Wave propagation in one-dimensional waveguides with slowly varying random spatially correlated variability

Abstract

This paper investigates structural wave propagation in waveguides with randomly varying material and geometrical properties along the axis of propagation. More specifically, it is assumed that the properties vary slowly enough such that there is no or negligible backscattering due to any changes in the propagation medium. This variability plays a significant role in the so called mid-frequency region for dynamics and vibration, but wave-based methods are typically only applicable to homogeneous and uniform waveguides. The WKB approximation is used to find a suitable generalization of the wave solutions for finite waveguides undergoing longitudinal and flexural motion. An alternative wave formulation approximation with piecewise constant properties is also derived and included, so that the internal reflections are taken into account, but this requires a discretization of the waveguide.

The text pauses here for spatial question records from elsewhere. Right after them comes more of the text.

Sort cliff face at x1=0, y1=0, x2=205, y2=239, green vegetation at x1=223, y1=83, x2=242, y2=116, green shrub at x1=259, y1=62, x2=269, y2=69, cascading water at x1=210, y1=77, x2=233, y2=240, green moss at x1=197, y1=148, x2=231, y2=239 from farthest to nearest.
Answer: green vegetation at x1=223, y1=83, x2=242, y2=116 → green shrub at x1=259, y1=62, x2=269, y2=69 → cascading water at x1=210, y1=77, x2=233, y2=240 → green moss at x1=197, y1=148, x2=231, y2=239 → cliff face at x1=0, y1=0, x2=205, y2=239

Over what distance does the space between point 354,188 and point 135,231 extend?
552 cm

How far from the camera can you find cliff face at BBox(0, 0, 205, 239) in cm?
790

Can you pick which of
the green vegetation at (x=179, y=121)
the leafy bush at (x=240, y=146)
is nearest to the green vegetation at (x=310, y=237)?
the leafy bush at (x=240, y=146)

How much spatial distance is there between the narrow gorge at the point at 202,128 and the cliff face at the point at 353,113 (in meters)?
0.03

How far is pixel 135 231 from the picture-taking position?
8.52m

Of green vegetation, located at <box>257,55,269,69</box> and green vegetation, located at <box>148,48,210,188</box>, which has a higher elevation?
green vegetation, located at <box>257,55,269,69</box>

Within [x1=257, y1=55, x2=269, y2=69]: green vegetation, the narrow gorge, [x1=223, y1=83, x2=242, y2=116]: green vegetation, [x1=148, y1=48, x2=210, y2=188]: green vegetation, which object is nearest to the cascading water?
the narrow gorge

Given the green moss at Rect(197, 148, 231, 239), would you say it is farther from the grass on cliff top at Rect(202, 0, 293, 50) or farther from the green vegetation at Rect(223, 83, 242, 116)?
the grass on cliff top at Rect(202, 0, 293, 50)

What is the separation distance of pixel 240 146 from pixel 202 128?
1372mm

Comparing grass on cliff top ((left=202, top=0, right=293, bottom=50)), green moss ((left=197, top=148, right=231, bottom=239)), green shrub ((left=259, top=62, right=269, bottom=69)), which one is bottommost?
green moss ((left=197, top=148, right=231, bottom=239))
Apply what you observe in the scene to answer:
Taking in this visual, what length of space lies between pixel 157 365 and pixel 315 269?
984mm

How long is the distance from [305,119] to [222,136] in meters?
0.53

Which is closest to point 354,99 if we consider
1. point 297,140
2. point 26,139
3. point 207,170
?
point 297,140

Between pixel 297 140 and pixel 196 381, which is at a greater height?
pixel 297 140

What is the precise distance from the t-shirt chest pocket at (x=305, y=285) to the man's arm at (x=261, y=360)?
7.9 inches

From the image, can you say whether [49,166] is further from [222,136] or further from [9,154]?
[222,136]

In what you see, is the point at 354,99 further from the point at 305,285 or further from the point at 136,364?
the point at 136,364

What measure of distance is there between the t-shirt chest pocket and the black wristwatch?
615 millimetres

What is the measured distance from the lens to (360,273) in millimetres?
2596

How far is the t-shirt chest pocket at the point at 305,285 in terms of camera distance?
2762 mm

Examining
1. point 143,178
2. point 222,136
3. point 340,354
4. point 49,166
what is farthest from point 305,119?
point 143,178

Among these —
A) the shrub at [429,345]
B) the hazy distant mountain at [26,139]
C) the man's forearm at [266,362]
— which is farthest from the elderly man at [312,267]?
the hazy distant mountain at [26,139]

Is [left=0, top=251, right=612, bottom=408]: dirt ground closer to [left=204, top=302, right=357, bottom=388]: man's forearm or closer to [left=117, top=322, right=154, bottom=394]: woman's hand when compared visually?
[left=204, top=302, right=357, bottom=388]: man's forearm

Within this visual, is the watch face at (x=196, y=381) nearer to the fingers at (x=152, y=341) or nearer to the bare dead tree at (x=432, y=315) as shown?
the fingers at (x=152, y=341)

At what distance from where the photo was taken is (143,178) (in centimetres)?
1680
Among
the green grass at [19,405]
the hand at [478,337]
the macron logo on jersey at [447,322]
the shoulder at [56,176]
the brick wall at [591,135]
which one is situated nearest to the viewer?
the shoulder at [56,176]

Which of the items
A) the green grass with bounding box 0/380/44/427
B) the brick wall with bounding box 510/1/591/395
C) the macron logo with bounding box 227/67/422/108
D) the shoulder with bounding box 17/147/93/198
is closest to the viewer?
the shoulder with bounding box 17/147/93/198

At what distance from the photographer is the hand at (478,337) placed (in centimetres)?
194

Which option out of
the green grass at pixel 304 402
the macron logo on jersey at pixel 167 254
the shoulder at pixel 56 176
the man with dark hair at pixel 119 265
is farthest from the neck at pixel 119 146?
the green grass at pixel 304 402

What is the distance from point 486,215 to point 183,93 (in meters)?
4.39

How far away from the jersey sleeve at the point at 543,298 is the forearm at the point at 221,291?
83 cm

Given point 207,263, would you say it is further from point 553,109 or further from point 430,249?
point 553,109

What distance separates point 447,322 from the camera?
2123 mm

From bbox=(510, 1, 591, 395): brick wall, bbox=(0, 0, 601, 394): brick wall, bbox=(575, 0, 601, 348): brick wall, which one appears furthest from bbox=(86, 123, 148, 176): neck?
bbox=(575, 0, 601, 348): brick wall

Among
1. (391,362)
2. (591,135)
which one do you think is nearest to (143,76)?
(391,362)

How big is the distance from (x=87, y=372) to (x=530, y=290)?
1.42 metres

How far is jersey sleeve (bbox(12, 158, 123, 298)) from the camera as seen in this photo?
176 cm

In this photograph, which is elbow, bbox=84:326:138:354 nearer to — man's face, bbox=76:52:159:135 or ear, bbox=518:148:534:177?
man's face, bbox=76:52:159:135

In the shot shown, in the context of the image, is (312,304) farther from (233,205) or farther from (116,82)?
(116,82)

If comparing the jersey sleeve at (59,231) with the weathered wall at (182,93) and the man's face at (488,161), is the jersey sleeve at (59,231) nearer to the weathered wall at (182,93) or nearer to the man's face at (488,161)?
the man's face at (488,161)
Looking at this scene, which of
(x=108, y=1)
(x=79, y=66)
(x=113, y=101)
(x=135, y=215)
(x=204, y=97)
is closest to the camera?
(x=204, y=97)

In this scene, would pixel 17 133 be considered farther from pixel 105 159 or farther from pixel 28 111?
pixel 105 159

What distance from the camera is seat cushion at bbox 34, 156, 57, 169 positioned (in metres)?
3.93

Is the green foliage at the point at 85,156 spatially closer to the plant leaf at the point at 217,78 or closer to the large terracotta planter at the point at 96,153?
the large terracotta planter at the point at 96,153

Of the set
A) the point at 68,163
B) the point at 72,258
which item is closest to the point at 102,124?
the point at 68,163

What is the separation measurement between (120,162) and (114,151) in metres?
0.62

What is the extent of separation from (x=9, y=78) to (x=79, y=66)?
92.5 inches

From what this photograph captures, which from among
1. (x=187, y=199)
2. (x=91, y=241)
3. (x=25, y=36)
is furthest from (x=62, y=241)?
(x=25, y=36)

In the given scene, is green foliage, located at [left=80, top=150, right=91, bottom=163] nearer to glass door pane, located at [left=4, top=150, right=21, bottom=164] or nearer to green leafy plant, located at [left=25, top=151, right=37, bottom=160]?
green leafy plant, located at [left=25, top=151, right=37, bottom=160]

Moreover, a Fourier like series, the Karhunen–Loeve expansion, is used to represent homogeneous and spatially correlated randomness and subsequently the wave propagation approach allows the statistics of the natural frequencies and the forced response to be derived. Experimental validation is presented using a cantilever beam whose mass per unit length is randomized by adding small discrete masses to an otherwise uniform beam. It is shown how the correlation length of the random material properties affects the natural frequency statistics and comparison with the predictions using the WKB approach is given.